[[ Record extracts, beginning ]]

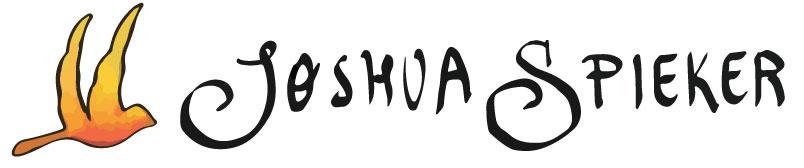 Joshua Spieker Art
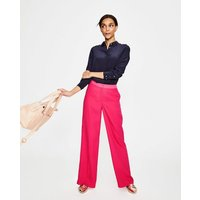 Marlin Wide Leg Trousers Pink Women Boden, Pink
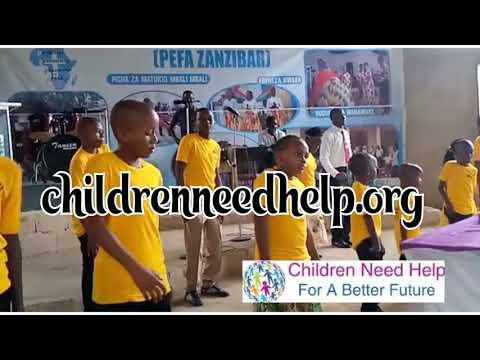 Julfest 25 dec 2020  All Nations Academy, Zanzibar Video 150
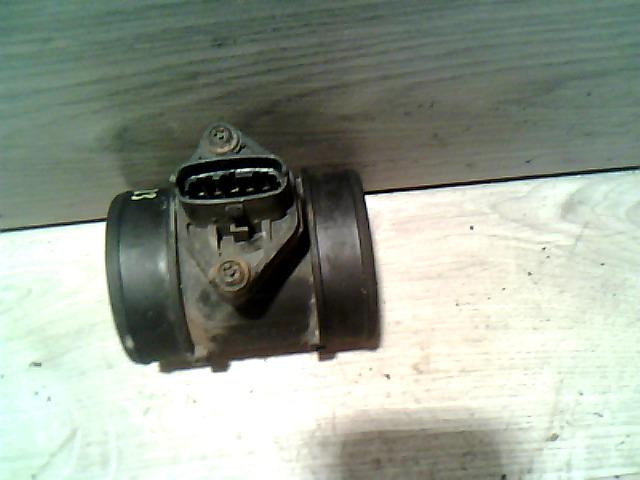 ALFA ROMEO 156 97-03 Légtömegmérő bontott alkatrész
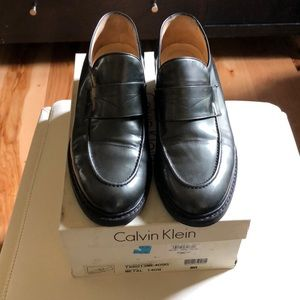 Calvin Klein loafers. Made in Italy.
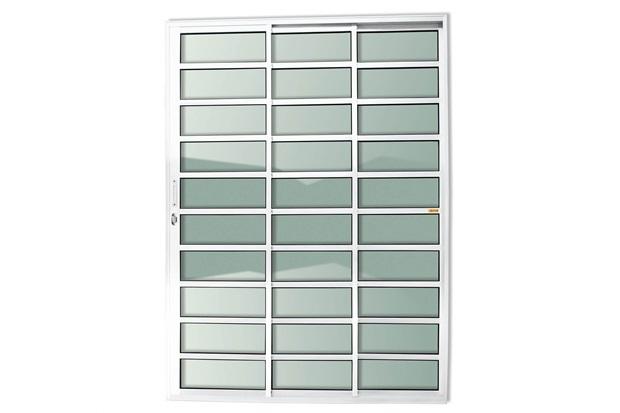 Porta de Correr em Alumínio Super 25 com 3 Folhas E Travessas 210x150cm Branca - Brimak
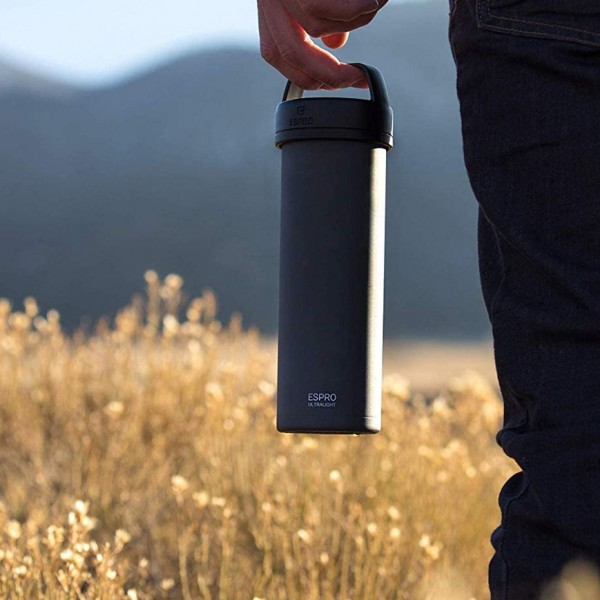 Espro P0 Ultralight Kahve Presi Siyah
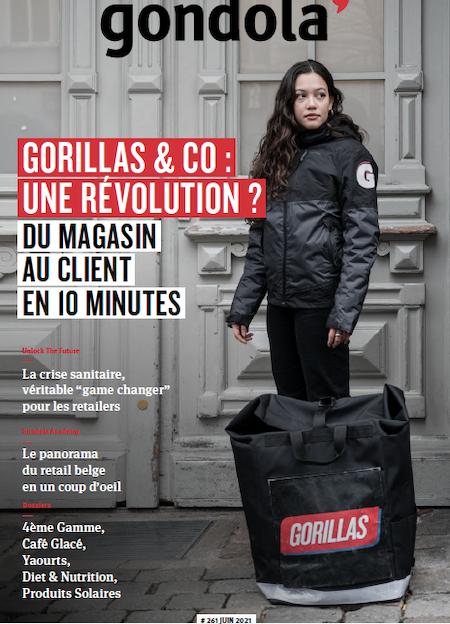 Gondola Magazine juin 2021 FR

[[ Record extracts, end ]]

The task → Every entry above needs to be duplicated precisely, and none of the pictures should appear.

Response area →
 Joshua Spieker Art
 Marlin Wide Leg Trousers Pink Women Boden, Pink
 Julfest 25 dec 2020  All Nations Academy, Zanzibar Video 150
 ALFA ROMEO 156 97-03 Légtömegmérő bontott alkatrész
 Calvin Klein loafers. Made in Italy.
 Porta de Correr em Alumínio Super 25 com 3 Folhas E Travessas 210x150cm Branca - Brimak
 Espro P0 Ultralight Kahve Presi Siyah
 Gondola Magazine juin 2021 FR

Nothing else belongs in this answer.